* WORK REQUEST:
The answer consists solely of the lines running from the one with "scientific name: Bos taurus" through the final line below, transcribed exactly and without any pictures.

* DATA IN THIS EXERCISE:
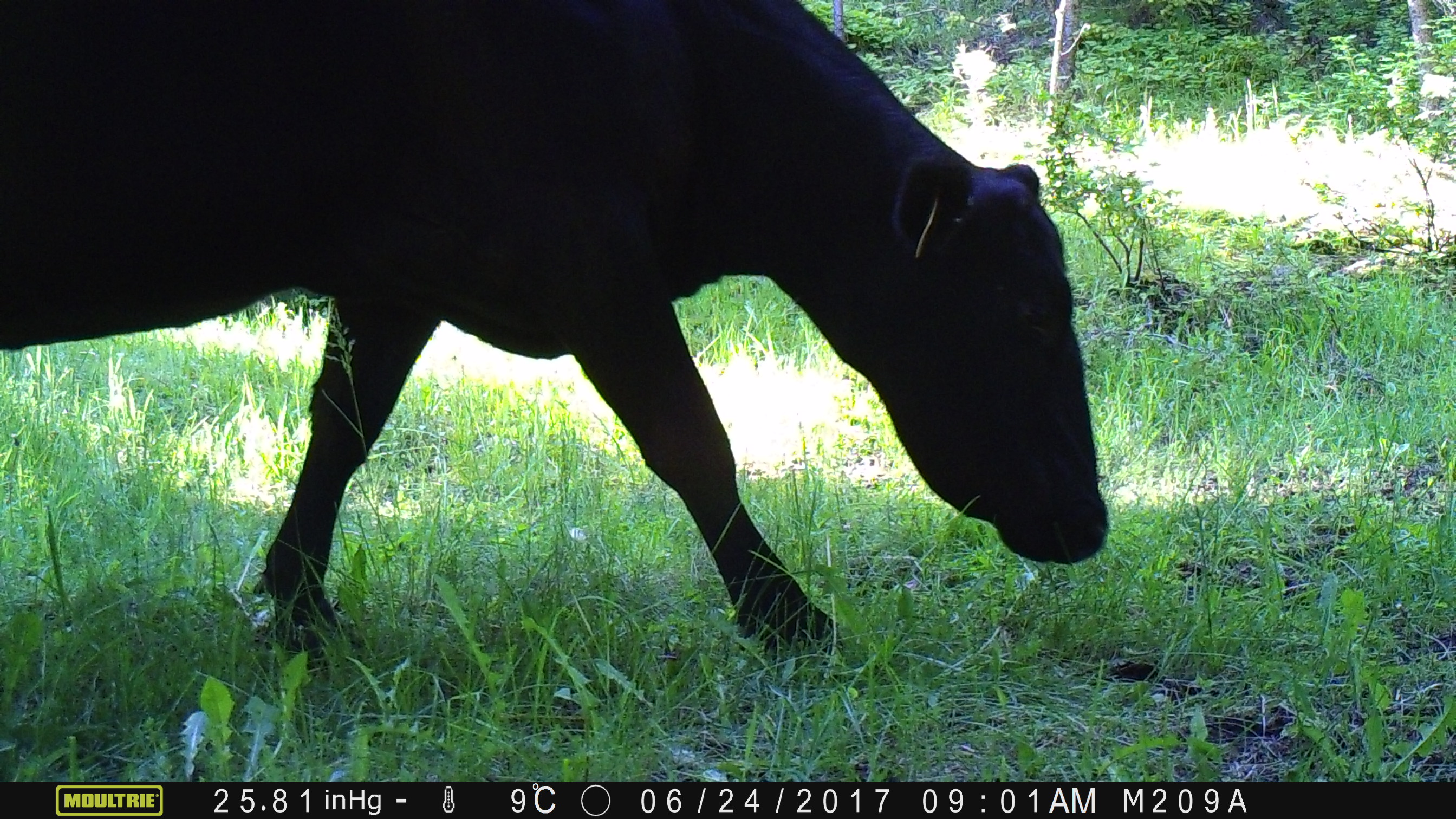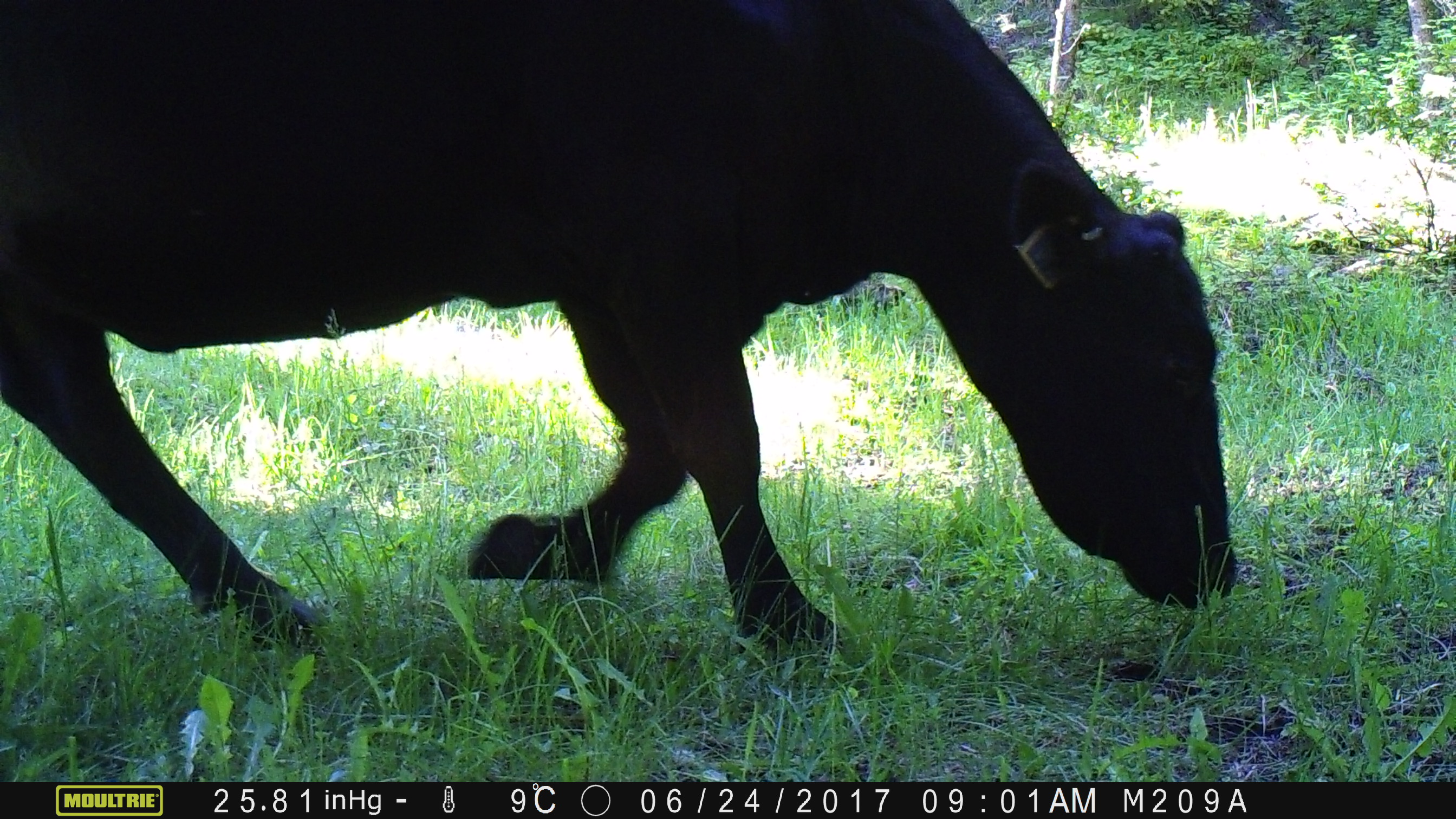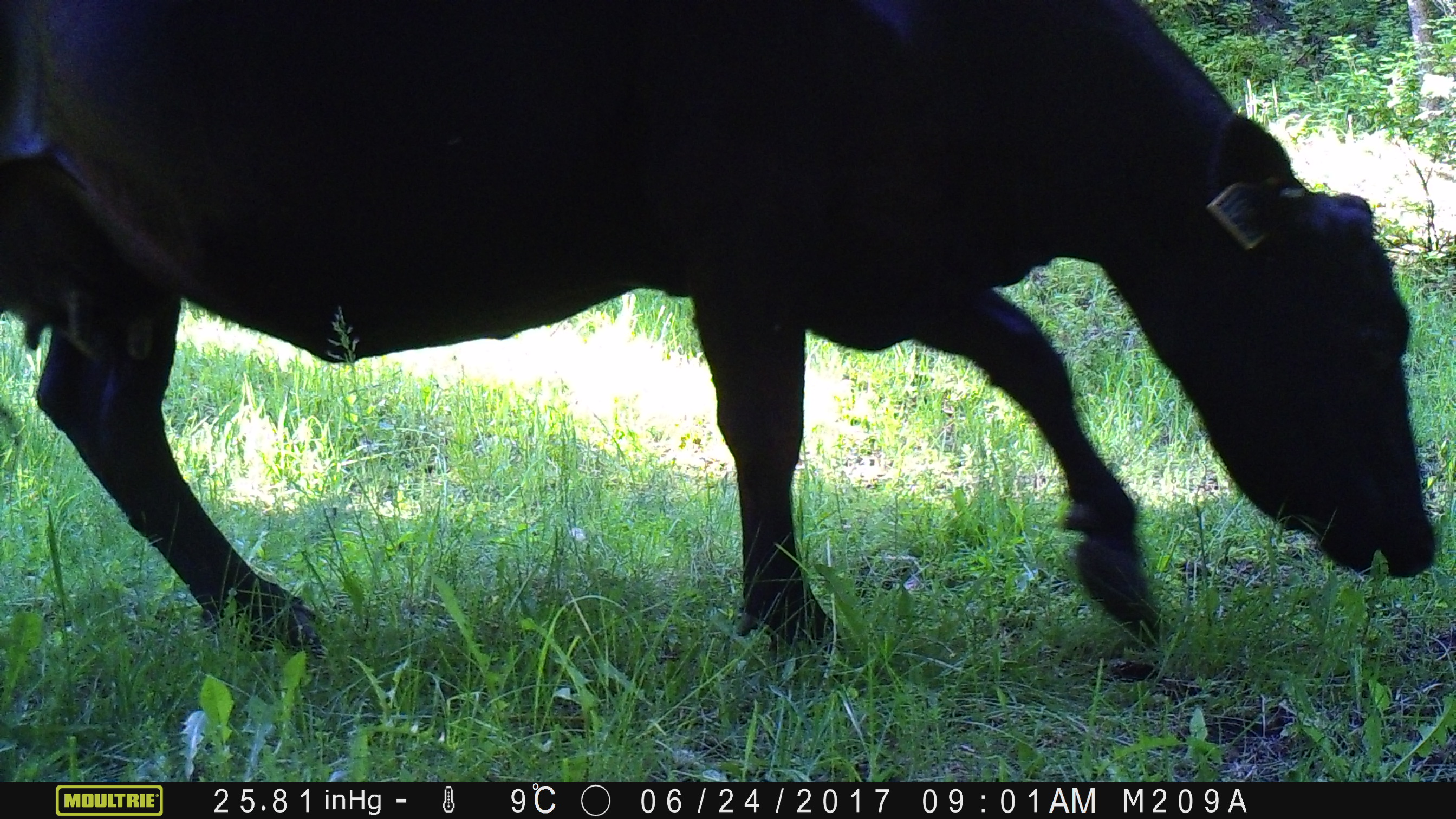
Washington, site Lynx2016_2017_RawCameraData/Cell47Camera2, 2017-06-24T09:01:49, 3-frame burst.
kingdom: Animalia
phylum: Chordata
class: Mammalia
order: Artiodactyla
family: Bovidae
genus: Bos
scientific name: Bos taurus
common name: domestic cattle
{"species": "domestic cattle (Bos taurus)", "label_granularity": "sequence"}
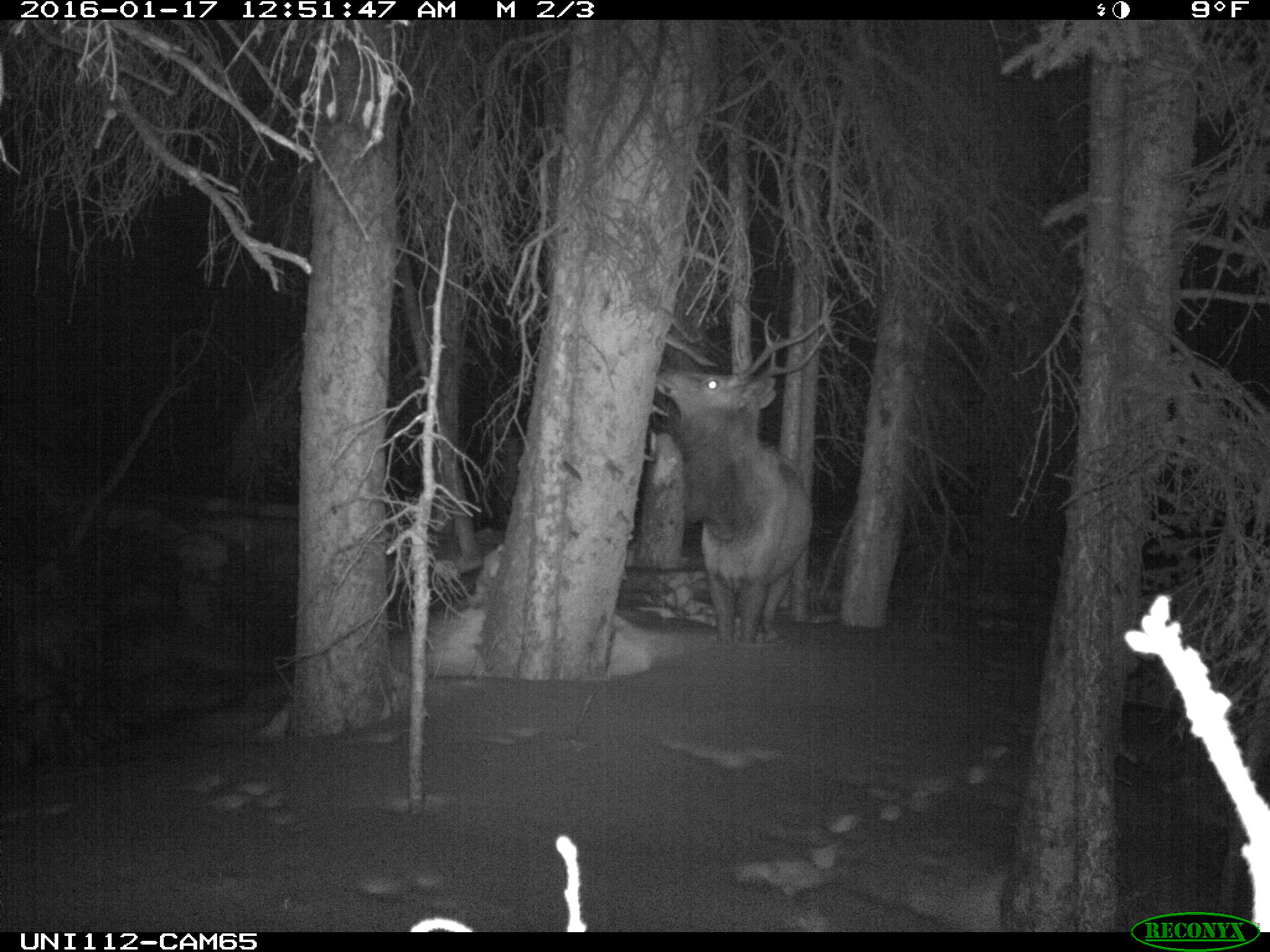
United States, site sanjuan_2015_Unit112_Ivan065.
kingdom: Animalia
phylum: Chordata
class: Mammalia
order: Artiodactyla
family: Cervidae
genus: Cervus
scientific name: Cervus elaphus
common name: red deer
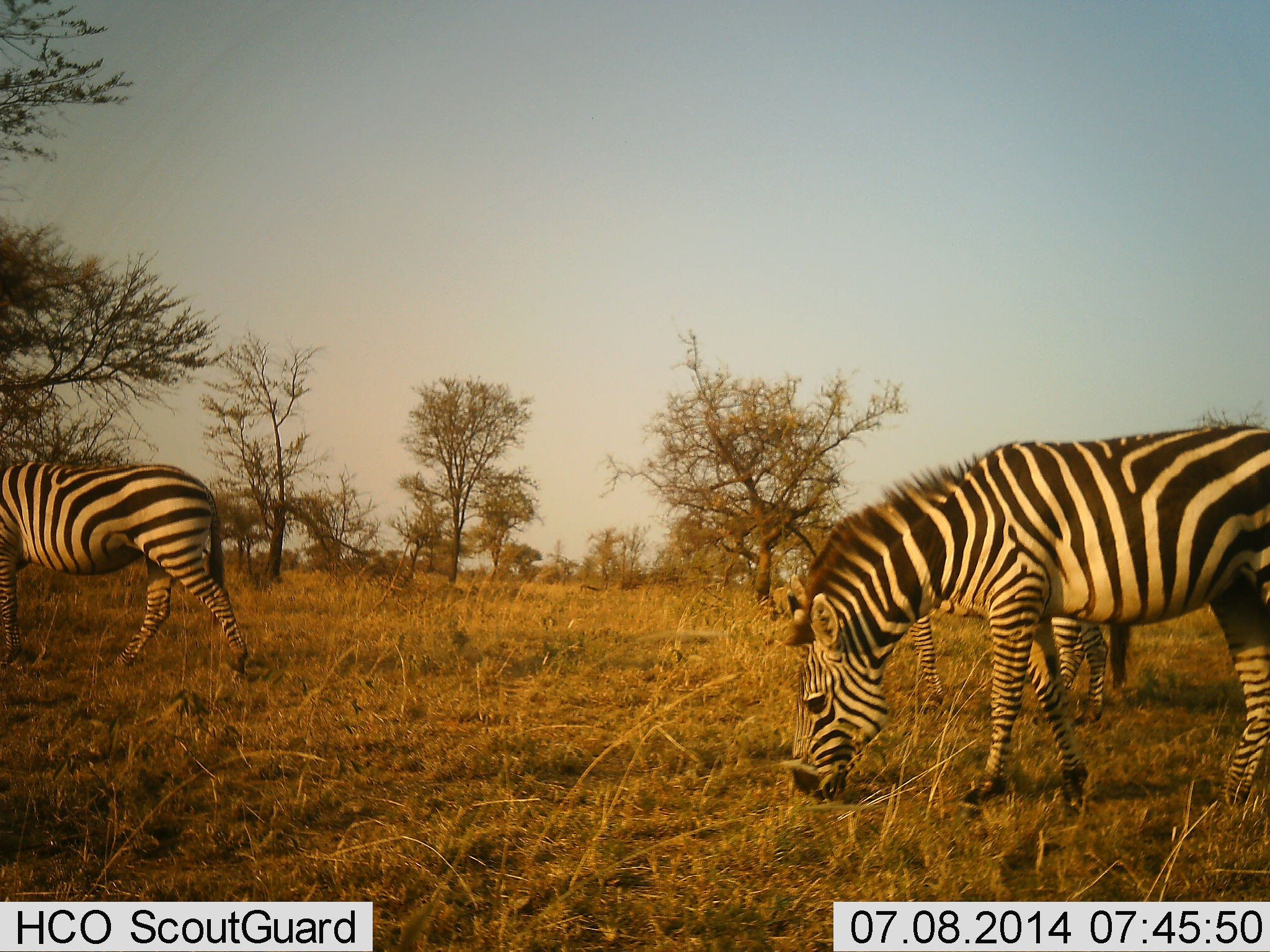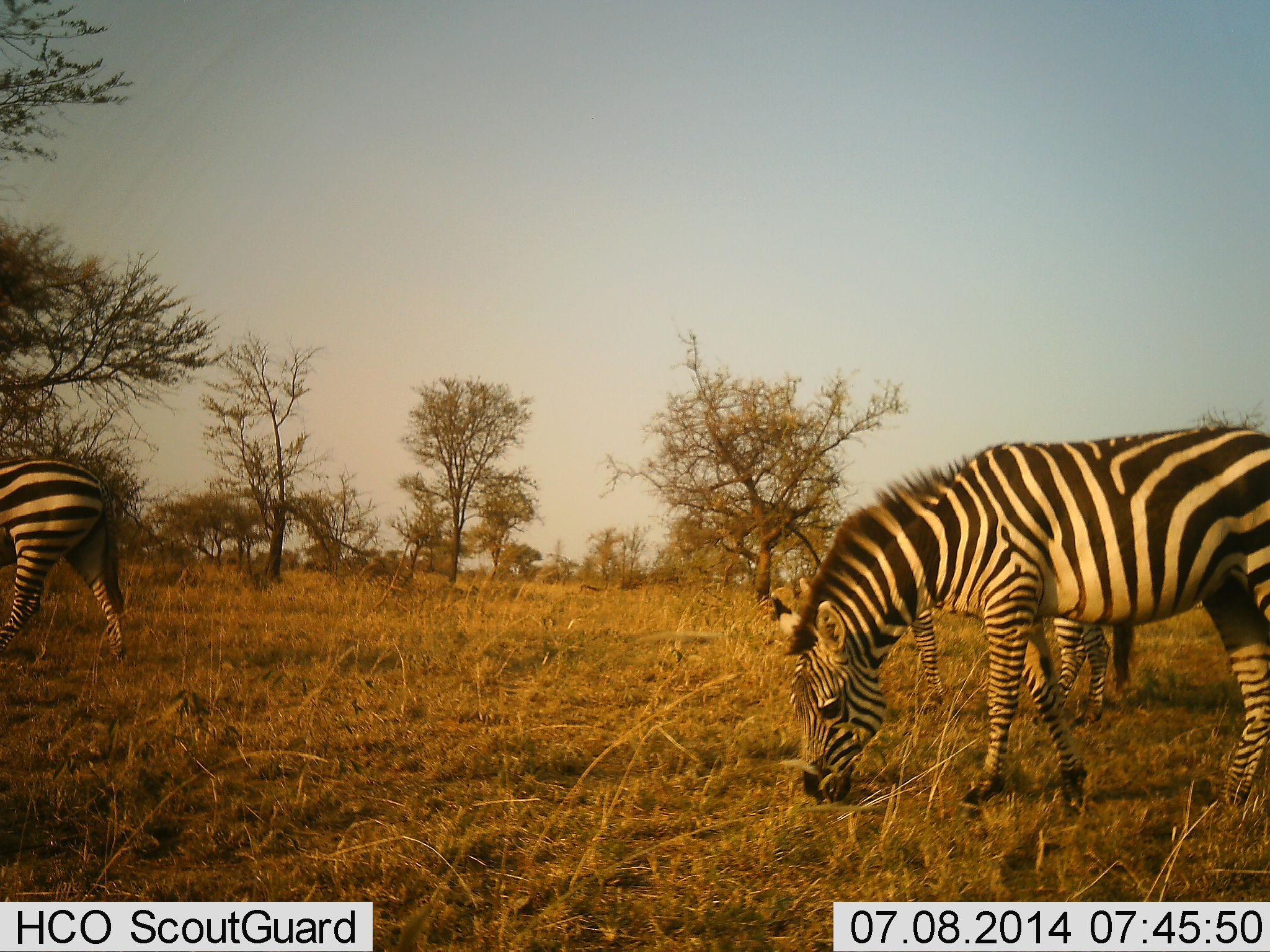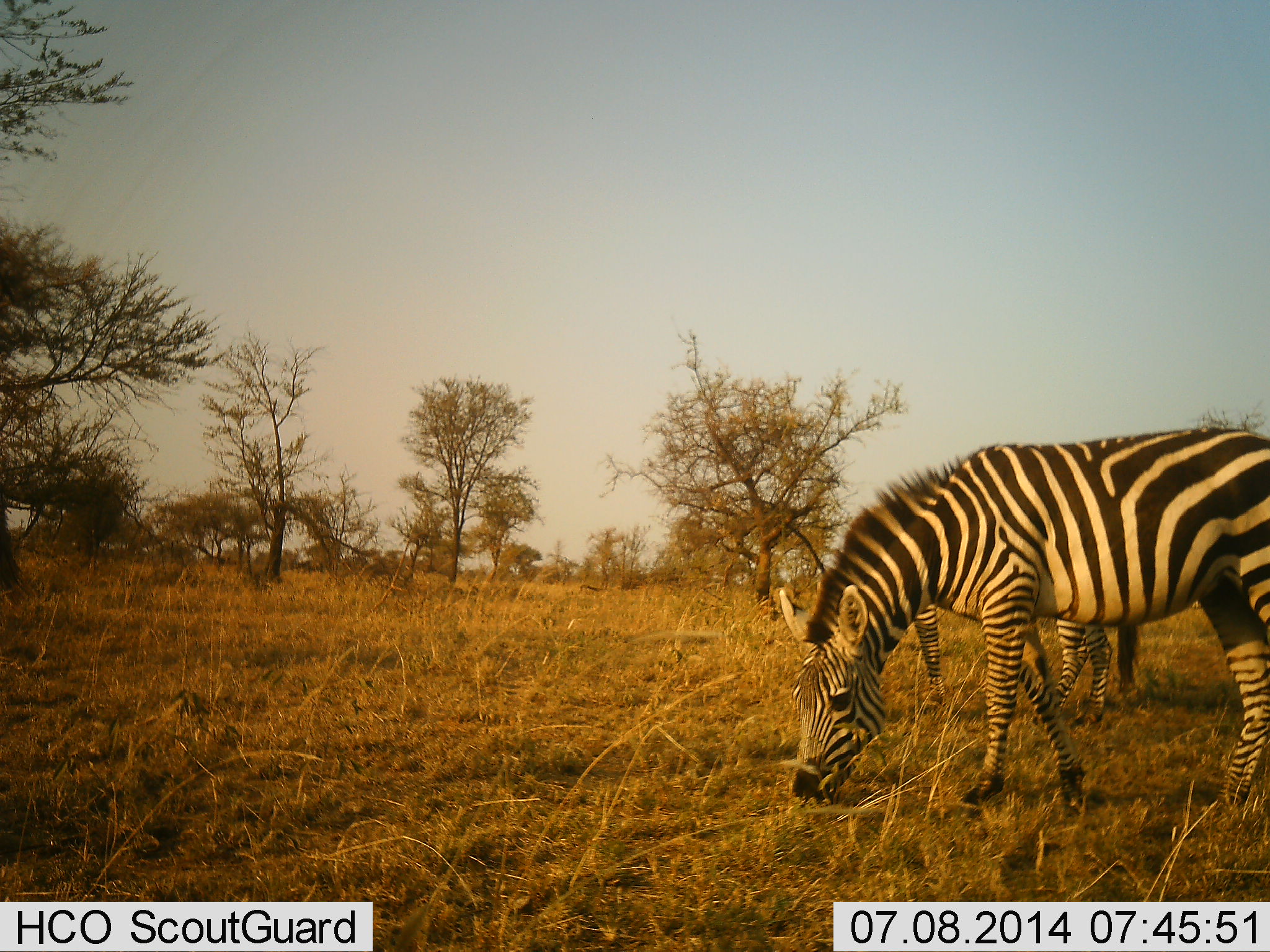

* ANSWER BELOW:
scientific name: Bos taurus
common name: domestic cattle
{"species": "domestic cattle (Bos taurus)", "label_granularity": "sequence"}
United States, site sanjuan_2015_Unit112_Ivan065.
kingdom: Animalia
phylum: Chordata
class: Mammalia
order: Artiodactyla
family: Cervidae
genus: Cervus
scientific name: Cervus elaphus
common name: red deer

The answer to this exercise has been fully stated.